Do not be unbelieving, but believe that God is constantly working for you to dwell with Him and He to dwell with you!  You, who lament your folly, do not think God has forsaken you, because as a man Christ has taken that for you too.  The extent He has gone to in order to bring you back, taking you from death to life, shows just how serious your God is to deliver and preserve you.

By the strength of His might, He has brought you to Himself.  In the trustworthy sign of Baptism, “He saved you in the washing of regeneration and renewal of the Holy Spirit,” (Titus 3:4-7, Epistle reading) whom He has poured out richly on you.  He will assuredly not forsake you now, no matter how much hurt you bear, how much the Devil is pressing you, or how you have wandered in the past.
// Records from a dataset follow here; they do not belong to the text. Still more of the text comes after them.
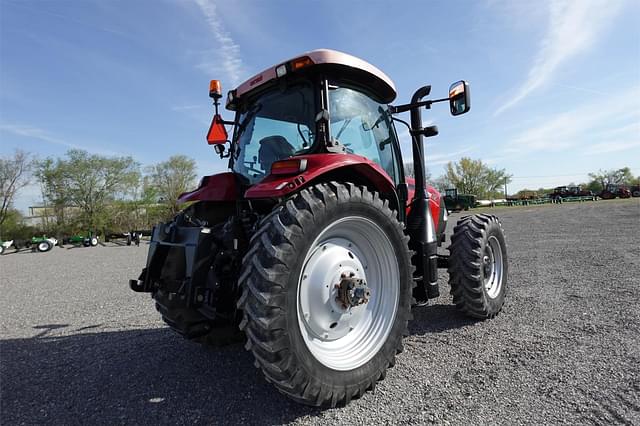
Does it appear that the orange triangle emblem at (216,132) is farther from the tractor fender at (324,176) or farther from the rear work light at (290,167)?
the rear work light at (290,167)

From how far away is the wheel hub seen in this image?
226 cm

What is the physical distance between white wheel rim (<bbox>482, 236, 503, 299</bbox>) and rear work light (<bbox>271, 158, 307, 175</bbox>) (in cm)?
254

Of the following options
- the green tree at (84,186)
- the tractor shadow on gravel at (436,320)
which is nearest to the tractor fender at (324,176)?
the tractor shadow on gravel at (436,320)

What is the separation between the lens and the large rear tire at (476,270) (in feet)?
11.1

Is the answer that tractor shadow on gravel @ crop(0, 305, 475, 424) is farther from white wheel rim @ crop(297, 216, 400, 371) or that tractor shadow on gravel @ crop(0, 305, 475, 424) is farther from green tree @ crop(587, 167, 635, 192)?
green tree @ crop(587, 167, 635, 192)

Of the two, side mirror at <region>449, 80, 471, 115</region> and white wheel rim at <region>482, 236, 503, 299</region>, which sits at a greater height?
side mirror at <region>449, 80, 471, 115</region>

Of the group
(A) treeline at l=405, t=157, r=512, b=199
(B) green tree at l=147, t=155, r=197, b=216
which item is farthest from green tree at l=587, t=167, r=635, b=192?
(B) green tree at l=147, t=155, r=197, b=216

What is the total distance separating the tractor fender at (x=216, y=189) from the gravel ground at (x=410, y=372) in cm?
136

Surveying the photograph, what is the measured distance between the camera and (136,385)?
8.30 feet

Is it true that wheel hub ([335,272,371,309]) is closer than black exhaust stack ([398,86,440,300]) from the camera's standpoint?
Yes

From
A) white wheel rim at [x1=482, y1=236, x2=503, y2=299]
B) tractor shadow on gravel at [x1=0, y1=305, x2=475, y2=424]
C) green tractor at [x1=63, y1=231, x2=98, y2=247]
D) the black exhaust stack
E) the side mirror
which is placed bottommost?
green tractor at [x1=63, y1=231, x2=98, y2=247]

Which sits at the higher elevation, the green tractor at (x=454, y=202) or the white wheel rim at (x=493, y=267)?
the green tractor at (x=454, y=202)

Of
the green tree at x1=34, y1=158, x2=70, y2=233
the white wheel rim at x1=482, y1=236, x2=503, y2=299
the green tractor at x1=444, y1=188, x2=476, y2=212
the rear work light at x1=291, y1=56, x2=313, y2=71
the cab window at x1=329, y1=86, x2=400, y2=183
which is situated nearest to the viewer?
the rear work light at x1=291, y1=56, x2=313, y2=71

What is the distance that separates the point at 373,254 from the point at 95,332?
3467 millimetres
At the Last, you will enjoy an even closer dwelling than we have known so far. For He promises in that day to remove sin, death, and the devil far from us.  And of this, the Holy Spirit gave this vision to St. John:

22 And I saw no temple in the city, for its temple is the Lord God the Almighty and the Lamb. 23 And the city has no need of sun or moon to shine on it, for the glory of God gives it light, and its lamp is the Lamb. 24 By its light will the nations walk, and the kings of the earth will bring their glory into it, 25 and its gates will never be shut by day—and there will be no night there. 26 They will bring into it the glory and the honor of the nations. 27 But nothing unclean will ever enter it, nor anyone who does what is detestable or false, but only those who are written in the Lamb’s book of life.
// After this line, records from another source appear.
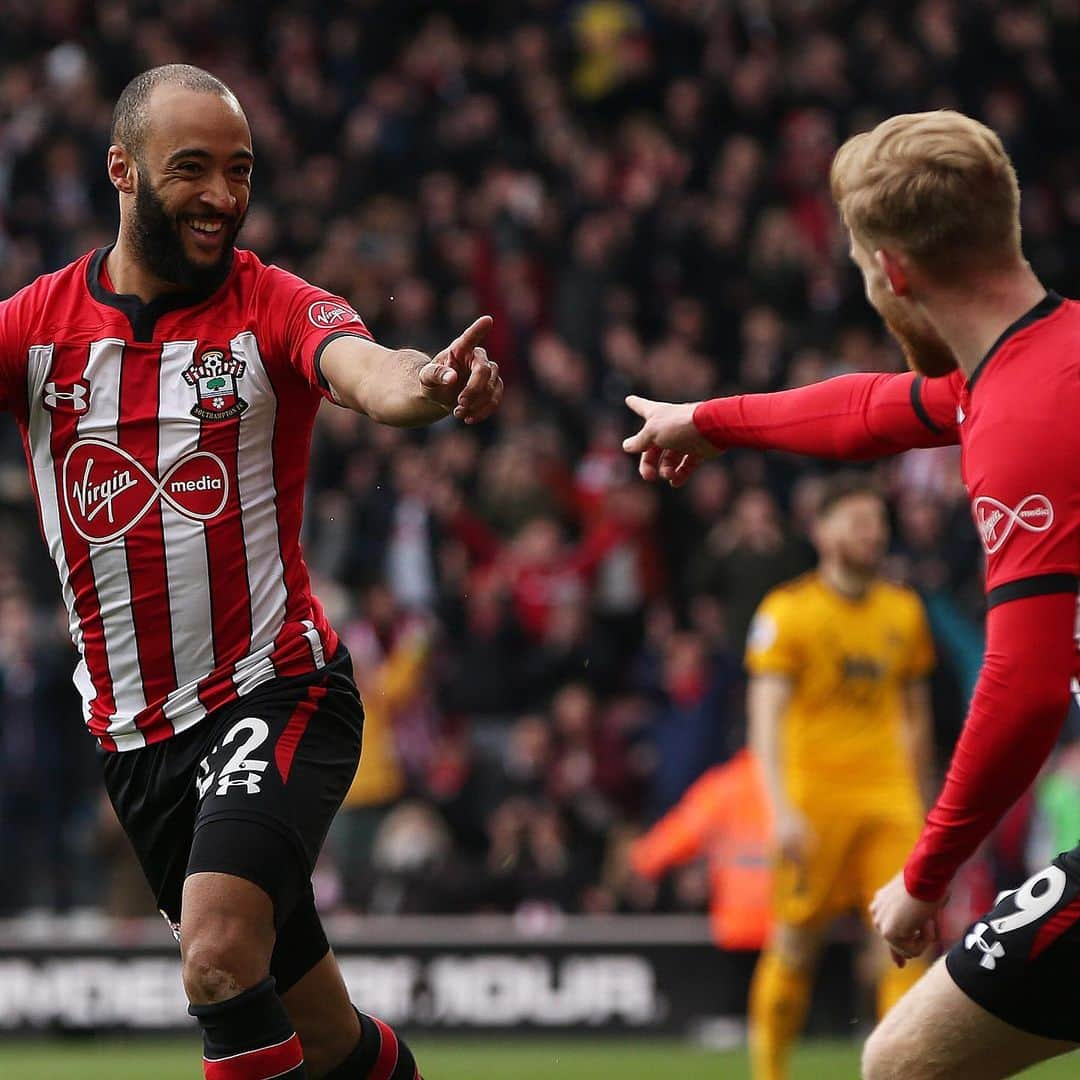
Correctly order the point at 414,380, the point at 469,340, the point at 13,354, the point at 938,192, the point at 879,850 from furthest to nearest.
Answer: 1. the point at 879,850
2. the point at 13,354
3. the point at 414,380
4. the point at 469,340
5. the point at 938,192

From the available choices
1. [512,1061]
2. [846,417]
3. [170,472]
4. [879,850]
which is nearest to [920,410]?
[846,417]

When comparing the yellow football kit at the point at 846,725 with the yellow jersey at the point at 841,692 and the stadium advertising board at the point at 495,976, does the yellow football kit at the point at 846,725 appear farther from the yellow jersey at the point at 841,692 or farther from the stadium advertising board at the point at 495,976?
the stadium advertising board at the point at 495,976

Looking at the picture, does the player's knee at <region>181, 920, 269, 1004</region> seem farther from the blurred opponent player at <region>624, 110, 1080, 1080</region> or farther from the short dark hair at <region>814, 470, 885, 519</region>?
the short dark hair at <region>814, 470, 885, 519</region>

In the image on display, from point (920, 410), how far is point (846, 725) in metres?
4.64

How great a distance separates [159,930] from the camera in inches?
446

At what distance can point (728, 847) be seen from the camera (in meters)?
10.3

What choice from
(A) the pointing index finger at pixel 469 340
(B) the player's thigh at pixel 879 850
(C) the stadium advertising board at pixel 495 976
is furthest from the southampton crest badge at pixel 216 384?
(C) the stadium advertising board at pixel 495 976

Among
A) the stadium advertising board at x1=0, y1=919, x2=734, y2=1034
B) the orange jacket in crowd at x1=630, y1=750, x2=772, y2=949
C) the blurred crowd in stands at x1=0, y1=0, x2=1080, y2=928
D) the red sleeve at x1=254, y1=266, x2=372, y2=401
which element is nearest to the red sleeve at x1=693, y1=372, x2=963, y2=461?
the red sleeve at x1=254, y1=266, x2=372, y2=401

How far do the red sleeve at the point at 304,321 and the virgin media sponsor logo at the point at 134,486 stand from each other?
1.04 feet

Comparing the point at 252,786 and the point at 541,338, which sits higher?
the point at 541,338

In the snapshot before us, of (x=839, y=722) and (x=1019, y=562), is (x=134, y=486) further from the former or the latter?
(x=839, y=722)

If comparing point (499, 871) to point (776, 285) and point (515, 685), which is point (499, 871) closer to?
Answer: point (515, 685)

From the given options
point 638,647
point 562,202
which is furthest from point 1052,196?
point 638,647

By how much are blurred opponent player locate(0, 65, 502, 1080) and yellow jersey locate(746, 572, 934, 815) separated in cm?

22:1 Then the angel showed me the river of the water of life, bright as crystal, flowing from the throne of God and of the Lamb through the middle of the street of the city; also, on either side of the river, the tree of life with its twelve kinds of fruit, yielding its fruit each month. The leaves of the tree were for the healing of the nations. No longer will there be anything accursed, but the throne of God and of the Lamb will be in it, and his servants will worship him. They will see his face, and his name will be on their foreheads. And night will be no more. They will need no light of lamp or sun, for the Lord God will be their light, and they will reign forever and ever.

Thanks and praise to the Word made flesh, who lives and reigns with the Father and the Holy Spirit, one God, now and forever.  Amen.